▶ **RECORDS PROVIDED**:

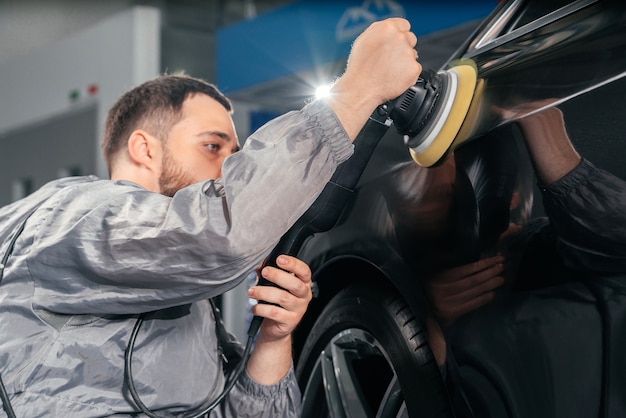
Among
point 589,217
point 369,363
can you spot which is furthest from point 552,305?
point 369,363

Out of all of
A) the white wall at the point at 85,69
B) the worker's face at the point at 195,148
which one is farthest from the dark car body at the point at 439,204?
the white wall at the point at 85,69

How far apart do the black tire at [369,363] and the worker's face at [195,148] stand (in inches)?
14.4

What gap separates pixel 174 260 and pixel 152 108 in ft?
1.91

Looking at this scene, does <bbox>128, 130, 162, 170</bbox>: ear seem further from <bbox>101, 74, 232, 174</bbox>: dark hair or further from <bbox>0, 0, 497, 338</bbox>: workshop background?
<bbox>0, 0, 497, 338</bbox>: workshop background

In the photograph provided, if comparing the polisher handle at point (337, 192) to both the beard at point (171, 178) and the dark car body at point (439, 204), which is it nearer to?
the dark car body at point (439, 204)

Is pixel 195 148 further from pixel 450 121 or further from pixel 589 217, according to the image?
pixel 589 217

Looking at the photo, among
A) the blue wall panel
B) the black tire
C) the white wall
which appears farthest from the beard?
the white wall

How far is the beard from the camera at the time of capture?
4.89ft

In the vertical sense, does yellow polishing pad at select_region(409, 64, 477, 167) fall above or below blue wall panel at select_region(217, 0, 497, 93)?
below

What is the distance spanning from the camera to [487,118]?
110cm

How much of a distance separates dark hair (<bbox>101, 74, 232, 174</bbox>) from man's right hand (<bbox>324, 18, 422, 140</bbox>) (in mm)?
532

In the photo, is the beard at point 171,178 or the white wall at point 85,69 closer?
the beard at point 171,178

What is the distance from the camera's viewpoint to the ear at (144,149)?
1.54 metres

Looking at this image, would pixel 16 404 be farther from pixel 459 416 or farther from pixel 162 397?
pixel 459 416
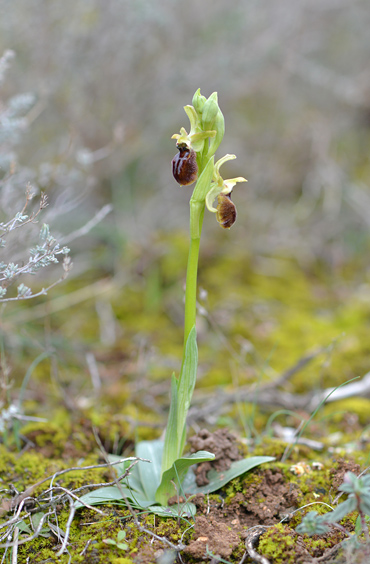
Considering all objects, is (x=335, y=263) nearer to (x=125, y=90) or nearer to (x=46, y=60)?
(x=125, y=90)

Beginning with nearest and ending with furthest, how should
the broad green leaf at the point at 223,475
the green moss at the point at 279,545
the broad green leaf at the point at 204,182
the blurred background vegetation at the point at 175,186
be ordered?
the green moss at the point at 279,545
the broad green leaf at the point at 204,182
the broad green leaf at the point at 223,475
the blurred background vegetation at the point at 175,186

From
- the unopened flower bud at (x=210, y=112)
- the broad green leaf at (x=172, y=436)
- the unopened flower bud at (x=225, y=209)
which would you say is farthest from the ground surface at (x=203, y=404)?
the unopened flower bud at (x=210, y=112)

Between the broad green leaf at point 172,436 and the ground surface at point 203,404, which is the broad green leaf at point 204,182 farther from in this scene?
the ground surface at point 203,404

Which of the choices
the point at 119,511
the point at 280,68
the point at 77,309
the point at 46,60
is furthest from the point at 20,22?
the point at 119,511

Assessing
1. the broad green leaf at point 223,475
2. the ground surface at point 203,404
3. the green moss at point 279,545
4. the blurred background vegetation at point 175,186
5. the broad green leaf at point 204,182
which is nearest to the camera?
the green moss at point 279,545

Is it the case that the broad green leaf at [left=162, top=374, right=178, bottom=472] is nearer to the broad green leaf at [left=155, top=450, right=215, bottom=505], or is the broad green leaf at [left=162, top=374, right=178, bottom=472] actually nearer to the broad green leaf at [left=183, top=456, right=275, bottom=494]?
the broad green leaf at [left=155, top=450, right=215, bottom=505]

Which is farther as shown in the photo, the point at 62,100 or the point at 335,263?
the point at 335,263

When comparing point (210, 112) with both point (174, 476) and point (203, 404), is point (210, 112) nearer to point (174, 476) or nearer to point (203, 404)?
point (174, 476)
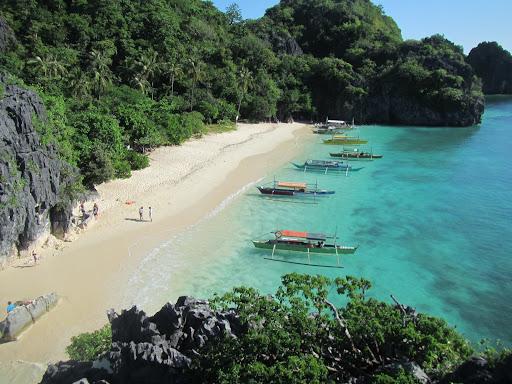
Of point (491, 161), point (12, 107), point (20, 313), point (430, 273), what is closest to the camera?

▶ **EXERCISE DIRECTIONS**:
Copy out the data above exactly, except the pictures.

▶ **ANSWER TO THE PROBLEM**:
Among
point 589,217
point 369,363
can you spot which is furthest from point 552,305?
point 369,363

Out of all of
A) the white wall at the point at 85,69
B) the worker's face at the point at 195,148
which one is farthest from the dark car body at the point at 439,204?
the white wall at the point at 85,69

How far apart do the black tire at [369,363] and the worker's face at [195,148] stand (in inches)?
14.4

What gap separates pixel 174 260 and pixel 152 108 in ft?
1.91

Looking at this scene, does <bbox>128, 130, 162, 170</bbox>: ear seem further from <bbox>101, 74, 232, 174</bbox>: dark hair or further from <bbox>0, 0, 497, 338</bbox>: workshop background?
<bbox>0, 0, 497, 338</bbox>: workshop background

In the photograph provided, if comparing the polisher handle at point (337, 192) to both the beard at point (171, 178) and the dark car body at point (439, 204), which is it nearer to?
the dark car body at point (439, 204)

Is pixel 195 148 further from pixel 450 121 or further from pixel 589 217, according to the image?
pixel 589 217

Looking at the photo, among
A) the blue wall panel
B) the black tire
C) the white wall
which appears farthest from the beard?
the white wall

How far is the beard from the camera at the time of capture?
4.89ft

In the vertical sense, does yellow polishing pad at select_region(409, 64, 477, 167) fall above or below blue wall panel at select_region(217, 0, 497, 93)?
below

What is the distance spanning from the camera to [487,118]?
110cm

How much of a distance separates dark hair (<bbox>101, 74, 232, 174</bbox>) from man's right hand (<bbox>324, 18, 422, 140</bbox>) (in mm)?
532

In the photo, is the beard at point 171,178 or the white wall at point 85,69 closer?
the beard at point 171,178

What is the distance from the camera's viewpoint to the ear at (144,149)?
1.54 metres

Looking at this image, would pixel 16 404 be farther from pixel 459 416 or farther from pixel 162 397?
pixel 459 416
Considering all objects, is (x=335, y=263) nearer to (x=125, y=90) or nearer to (x=46, y=60)?
(x=125, y=90)

Beginning with nearest and ending with furthest, how should
the broad green leaf at the point at 223,475
the green moss at the point at 279,545
the broad green leaf at the point at 204,182
the blurred background vegetation at the point at 175,186
be ordered?
the green moss at the point at 279,545
the broad green leaf at the point at 204,182
the broad green leaf at the point at 223,475
the blurred background vegetation at the point at 175,186

From
- the unopened flower bud at (x=210, y=112)
- the broad green leaf at (x=172, y=436)
- the unopened flower bud at (x=225, y=209)
which would you say is farthest from the ground surface at (x=203, y=404)?
the unopened flower bud at (x=210, y=112)

Between the broad green leaf at point 172,436 and the ground surface at point 203,404, which is the broad green leaf at point 204,182 farther from in this scene?
the ground surface at point 203,404

Which of the choices
the point at 119,511
the point at 280,68
the point at 77,309
the point at 46,60
is furthest from the point at 20,22?
the point at 119,511

Assessing
1. the broad green leaf at point 223,475
2. the ground surface at point 203,404
3. the green moss at point 279,545
4. the blurred background vegetation at point 175,186
5. the broad green leaf at point 204,182
which is nearest to the camera?
the green moss at point 279,545

Is it the case that the broad green leaf at [left=162, top=374, right=178, bottom=472] is nearer to the broad green leaf at [left=155, top=450, right=215, bottom=505], or is the broad green leaf at [left=162, top=374, right=178, bottom=472] actually nearer to the broad green leaf at [left=183, top=456, right=275, bottom=494]?
the broad green leaf at [left=155, top=450, right=215, bottom=505]

Which is farther as shown in the photo, the point at 62,100 or the point at 335,263?
the point at 335,263

When comparing point (210, 112) with both point (174, 476) and point (203, 404), is point (210, 112) nearer to point (174, 476) or nearer to point (203, 404)?
point (174, 476)
Of point (491, 161), point (12, 107), point (20, 313), point (430, 273), what is closest to the camera?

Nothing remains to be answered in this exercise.